For \(N = 65536\) and \(M = 4096\) , np.convolve typically takes hundreds of milliseconds, while fftconvolve finishes in roughly a dozen milliseconds. The maximum error matches floating-point round-off (\(\sim 10^{-10}\) ).

Connection to the Moving Average

A simple moving average (SMA) of length \(L\) is a convolution with the box window \(h_{\text{box}}[n]\) whose coefficients are all \(1/L\) :

\[h_{\text{box}}[n] = \frac{1}{L}, \quad 0 \leq n \leq L - 1 \tag{10}\] \[y[n] = \frac{1}{L}\sum_{k=0}^{L-1} x[n - k] = (x * h_{\text{box}})[n] \tag{11}\]
import numpy as np
import matplotlib.pyplot as plt

np.random.seed(1)
fs = 1000
t = np.arange(0, 1, 1/fs)
signal = np.sin(2*np.pi*5*t) + 0.4*np.random.randn(len(t))

L = 21
h_box = np.ones(L) / L

# Moving average = convolution with the box window
sma = np.convolve(signal, h_box, mode='same')

# Cross-check with scipy.ndimage.uniform_filter1d
from scipy.ndimage import uniform_filter1d
sma_ref = uniform_filter1d(signal, size=L, mode='nearest')

plt.figure(figsize=(10, 4))
plt.plot(t, signal, alpha=0.4, label='Noisy signal')
plt.plot(t, sma, label=f'Convolution with box (L={L})')
plt.plot(t, sma_ref, '--', label='uniform_filter1d (reference)')
plt.xlabel('Time [s]')
plt.ylabel('Amplitude')
plt.legend()
plt.grid(True, alpha=0.3)
plt.tight_layout()
plt.show()

Up to boundary handling, both outputs coincide, confirming that the moving average is a special case of convolution.
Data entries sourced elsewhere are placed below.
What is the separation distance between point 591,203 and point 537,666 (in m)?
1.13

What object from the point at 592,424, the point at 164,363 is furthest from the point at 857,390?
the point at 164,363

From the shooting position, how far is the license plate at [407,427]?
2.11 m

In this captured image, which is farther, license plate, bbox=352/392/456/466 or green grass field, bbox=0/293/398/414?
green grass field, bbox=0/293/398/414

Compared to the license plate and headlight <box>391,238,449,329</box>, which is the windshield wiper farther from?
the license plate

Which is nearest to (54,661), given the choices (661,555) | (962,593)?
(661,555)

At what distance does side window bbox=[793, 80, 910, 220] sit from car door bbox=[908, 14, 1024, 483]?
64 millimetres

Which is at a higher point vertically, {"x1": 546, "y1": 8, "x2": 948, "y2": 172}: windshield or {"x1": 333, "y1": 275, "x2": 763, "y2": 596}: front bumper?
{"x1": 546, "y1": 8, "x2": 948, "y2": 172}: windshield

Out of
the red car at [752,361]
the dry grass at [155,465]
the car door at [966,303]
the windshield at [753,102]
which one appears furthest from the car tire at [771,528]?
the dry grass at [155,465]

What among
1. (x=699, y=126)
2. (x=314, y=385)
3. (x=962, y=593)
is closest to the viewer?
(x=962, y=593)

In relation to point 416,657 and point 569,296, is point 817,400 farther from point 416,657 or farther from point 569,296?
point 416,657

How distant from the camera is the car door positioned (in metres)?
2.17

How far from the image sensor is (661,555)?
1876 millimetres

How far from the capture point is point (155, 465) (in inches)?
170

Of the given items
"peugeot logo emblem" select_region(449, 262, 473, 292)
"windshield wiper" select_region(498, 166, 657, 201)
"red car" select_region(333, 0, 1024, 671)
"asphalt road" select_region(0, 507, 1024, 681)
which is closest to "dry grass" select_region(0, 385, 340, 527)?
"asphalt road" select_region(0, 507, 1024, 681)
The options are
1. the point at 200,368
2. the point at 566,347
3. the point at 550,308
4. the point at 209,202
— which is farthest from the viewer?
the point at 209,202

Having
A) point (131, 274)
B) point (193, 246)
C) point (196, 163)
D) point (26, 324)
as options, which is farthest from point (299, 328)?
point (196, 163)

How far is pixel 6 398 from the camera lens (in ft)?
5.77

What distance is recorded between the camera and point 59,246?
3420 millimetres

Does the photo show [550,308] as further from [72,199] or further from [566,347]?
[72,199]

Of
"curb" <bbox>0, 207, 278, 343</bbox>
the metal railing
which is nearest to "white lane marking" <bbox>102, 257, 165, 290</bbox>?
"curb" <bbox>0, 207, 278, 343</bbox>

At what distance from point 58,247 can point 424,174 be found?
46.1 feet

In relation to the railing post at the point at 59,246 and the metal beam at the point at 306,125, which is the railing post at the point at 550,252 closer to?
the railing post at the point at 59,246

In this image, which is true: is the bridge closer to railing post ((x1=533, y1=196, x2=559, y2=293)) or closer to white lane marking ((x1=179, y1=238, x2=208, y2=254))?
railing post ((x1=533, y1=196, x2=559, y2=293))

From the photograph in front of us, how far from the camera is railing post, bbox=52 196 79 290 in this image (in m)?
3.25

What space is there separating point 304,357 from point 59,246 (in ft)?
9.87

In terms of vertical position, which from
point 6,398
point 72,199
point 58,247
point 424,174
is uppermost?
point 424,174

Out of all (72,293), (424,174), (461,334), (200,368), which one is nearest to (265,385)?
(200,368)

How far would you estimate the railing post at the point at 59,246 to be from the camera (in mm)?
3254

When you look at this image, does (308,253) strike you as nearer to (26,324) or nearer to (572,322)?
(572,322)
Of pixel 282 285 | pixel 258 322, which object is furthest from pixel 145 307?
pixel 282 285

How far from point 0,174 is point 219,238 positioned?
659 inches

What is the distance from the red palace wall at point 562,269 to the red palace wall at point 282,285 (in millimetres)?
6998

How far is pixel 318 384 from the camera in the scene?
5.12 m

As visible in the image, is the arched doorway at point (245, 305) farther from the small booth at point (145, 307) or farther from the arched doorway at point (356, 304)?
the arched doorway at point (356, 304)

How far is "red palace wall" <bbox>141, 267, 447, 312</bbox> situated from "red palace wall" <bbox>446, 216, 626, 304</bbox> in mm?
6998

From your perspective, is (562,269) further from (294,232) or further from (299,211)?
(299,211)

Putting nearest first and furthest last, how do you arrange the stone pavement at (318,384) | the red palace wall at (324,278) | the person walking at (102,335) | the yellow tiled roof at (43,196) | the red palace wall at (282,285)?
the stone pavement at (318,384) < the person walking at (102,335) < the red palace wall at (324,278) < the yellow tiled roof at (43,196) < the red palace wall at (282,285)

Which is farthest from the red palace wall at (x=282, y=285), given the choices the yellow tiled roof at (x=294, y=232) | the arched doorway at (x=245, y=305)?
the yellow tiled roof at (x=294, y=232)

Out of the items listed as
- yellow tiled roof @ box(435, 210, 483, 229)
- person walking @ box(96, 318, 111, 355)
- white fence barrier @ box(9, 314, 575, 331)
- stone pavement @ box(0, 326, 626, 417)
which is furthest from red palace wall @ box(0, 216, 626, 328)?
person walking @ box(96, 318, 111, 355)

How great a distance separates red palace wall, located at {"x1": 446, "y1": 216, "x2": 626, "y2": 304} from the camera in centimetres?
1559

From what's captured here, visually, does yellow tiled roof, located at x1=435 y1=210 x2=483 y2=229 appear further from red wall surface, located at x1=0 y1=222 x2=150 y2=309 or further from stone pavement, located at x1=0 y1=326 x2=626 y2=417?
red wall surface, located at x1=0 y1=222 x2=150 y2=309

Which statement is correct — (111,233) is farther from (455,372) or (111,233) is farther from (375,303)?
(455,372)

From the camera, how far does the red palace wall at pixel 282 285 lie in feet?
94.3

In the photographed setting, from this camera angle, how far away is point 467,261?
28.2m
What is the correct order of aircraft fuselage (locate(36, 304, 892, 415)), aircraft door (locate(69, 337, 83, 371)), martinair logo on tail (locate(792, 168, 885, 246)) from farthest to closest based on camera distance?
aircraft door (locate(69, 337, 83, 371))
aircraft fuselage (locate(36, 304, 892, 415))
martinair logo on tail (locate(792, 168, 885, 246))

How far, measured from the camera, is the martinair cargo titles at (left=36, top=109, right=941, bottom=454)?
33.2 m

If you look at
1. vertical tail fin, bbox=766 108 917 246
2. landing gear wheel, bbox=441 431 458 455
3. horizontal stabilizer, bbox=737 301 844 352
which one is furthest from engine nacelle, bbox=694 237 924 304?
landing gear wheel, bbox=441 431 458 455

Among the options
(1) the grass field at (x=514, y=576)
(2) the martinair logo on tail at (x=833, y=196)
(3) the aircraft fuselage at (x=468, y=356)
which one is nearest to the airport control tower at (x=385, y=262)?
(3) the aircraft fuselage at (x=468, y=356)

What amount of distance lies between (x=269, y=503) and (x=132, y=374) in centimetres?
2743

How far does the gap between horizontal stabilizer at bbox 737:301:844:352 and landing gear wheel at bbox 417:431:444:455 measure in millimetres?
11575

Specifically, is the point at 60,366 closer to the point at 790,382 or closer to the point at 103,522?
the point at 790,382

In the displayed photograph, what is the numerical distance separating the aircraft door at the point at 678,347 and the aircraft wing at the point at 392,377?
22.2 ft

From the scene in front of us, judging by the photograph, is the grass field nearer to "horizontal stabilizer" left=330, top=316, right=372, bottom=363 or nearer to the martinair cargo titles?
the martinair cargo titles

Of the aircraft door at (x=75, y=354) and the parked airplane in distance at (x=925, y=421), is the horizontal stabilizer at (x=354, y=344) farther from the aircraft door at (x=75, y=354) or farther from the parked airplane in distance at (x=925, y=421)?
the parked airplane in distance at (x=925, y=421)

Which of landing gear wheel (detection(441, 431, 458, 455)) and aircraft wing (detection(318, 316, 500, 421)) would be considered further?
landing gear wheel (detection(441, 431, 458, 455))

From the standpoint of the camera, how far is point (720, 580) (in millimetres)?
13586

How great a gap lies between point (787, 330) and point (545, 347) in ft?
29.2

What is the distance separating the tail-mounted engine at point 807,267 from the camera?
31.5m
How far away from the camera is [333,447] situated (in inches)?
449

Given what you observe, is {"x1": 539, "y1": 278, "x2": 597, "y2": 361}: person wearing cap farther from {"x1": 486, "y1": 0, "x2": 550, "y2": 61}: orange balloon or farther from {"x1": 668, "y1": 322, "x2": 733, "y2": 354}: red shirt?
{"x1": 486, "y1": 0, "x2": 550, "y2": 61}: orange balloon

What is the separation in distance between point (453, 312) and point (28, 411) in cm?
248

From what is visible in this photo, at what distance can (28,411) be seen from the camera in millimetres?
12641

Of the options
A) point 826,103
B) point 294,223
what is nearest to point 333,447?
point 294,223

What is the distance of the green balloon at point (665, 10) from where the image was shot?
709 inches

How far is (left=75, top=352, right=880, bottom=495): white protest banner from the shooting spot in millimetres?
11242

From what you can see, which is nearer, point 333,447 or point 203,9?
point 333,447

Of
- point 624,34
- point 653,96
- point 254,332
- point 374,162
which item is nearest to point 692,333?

Replacing the kernel by a triangular or Hann window naturally extends the idea to more general FIR filters.

Summary

  • Convolution flips one signal, slides it, and accumulates the elementwise product; it fully describes any LTI system response.
  • Correlation is similar but without the time reversal: cross-correlation \(R_{xy}\) enables template matching, while auto-correlation \(R_{xx}\) uncovers periodic structure.
  • The convolution theorem (equation \((6)\) ) turns time-domain convolution into frequency-domain multiplication, enabling \(O(N \log N)\) fast convolution via the FFT.
  • Moving average filters are convolutions with a box window — the simplest FIR filter.
  • Wiener–Khinchin shows that auto-correlation and PSD are two views of the same quantity.

Mastering these primitives makes filter design, spectral analysis, and time-frequency analysis feel like one coherent mathematical framework.

References

  • Oppenheim, A. V., & Schafer, R. W. (2009). Discrete-Time Signal Processing (3rd ed.). Prentice Hall.
  • Smith, S. W. (1997). The Scientist and Engineer’s Guide to Digital Signal Processing. California Technical Publishing.
  • NumPy convolve documentation
  • SciPy signal documentation